Exercice écrit -
Que dit le texte à lire sur les points suivants ?
1. D'après le cheikh Zahiri, dans quel rôle la masse musulmane en Algérie souhaitait-elle que les Oulémas restent ?
2. Où se trouvait le cheikh El-Ibrahimi au moment de l'interview ?
3. Quel titre le texte donne-t-il à Sayed Kotb ?

____ Texte à lire

Sage pensée de quelqu’un qui trouva en cheikh Zahiri, le rétrograde artilleur qui, par son tir croisé, n’épargnera personne à quelques mois du « séisme armée » de la “Toussant” indépendantiste. Pour le cheikh Zahiri, la masse musulmane en Algérie, souhaitait que ces Oulémas restent dans les limites du rôle d’éducateurs religieux. Mais, certains d’entre eux « n’ont pas su résister aux tentations de la politique ». Parmi eux, selon M. S. Zahiri, le cheikh El-Ibrahimi qui se trouvait au moment de cette interview, au Caire et aux côtés de Sayed Kotb, le leader des Frères Musulmans d’Egypte.

________
____ Données affichées

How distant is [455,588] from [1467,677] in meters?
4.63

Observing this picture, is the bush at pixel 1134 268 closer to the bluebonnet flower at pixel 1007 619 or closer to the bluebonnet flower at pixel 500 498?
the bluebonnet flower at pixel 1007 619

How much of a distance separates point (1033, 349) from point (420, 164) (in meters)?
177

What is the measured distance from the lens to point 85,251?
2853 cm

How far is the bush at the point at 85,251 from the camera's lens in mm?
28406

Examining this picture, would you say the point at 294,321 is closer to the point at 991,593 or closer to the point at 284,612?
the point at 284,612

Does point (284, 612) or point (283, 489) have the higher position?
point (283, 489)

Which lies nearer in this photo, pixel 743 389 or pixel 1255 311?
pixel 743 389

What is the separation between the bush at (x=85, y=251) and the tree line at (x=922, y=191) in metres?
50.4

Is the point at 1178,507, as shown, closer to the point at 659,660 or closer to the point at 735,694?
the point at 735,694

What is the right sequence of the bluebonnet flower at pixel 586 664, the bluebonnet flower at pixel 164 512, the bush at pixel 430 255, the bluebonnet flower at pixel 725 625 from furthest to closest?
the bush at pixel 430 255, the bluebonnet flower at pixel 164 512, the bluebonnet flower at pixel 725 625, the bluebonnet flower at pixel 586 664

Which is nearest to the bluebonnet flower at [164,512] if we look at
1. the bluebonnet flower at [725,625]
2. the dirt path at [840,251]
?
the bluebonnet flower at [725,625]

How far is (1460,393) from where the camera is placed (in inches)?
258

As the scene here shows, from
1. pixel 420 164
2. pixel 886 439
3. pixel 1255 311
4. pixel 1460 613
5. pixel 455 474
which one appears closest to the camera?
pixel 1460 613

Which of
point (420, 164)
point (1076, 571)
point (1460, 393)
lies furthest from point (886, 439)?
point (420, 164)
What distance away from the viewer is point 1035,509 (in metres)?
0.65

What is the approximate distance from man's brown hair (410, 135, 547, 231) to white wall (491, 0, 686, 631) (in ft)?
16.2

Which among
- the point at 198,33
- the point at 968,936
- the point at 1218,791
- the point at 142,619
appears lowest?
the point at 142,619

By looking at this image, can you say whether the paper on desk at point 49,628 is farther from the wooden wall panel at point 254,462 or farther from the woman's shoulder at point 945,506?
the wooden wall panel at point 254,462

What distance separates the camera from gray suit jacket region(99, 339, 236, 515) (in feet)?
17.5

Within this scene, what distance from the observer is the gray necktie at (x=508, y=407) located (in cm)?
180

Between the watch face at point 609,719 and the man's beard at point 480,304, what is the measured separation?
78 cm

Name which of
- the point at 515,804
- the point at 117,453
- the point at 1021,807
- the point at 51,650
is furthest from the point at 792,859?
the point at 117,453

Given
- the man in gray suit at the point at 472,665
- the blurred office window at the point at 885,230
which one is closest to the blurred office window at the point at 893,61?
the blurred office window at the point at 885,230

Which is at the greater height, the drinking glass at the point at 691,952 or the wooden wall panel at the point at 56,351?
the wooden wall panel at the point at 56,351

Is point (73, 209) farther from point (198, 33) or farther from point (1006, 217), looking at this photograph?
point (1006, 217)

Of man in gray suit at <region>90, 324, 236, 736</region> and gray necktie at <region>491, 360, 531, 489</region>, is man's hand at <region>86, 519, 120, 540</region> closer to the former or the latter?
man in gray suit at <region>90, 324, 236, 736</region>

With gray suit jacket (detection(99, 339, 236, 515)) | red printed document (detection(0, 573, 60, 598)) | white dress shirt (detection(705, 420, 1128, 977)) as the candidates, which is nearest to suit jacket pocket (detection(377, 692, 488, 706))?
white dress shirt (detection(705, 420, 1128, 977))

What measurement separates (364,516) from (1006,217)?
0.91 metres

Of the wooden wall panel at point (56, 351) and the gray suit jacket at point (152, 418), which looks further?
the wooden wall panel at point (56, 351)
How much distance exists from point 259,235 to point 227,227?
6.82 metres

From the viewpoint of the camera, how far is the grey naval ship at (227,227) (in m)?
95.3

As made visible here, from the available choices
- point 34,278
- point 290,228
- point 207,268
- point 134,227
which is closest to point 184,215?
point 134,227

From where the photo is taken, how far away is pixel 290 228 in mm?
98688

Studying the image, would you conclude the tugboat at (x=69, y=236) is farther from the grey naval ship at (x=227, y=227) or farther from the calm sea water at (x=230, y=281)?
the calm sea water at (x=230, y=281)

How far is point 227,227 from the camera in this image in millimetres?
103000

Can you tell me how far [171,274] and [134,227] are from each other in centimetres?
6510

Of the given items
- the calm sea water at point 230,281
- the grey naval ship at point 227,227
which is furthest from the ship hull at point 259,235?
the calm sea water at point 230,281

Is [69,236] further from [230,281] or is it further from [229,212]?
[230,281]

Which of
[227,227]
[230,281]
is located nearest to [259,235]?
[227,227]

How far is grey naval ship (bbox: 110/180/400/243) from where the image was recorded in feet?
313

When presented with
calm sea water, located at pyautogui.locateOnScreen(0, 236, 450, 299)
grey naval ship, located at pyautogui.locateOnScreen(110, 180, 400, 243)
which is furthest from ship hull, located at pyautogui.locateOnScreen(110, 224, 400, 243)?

________

Corrigé -
1. Dans les limites du rôle d'éducateurs religieux.
2. Au Caire, aux côtés de Sayed Kotb.
3. Le leader des Frères Musulmans d'Égypte.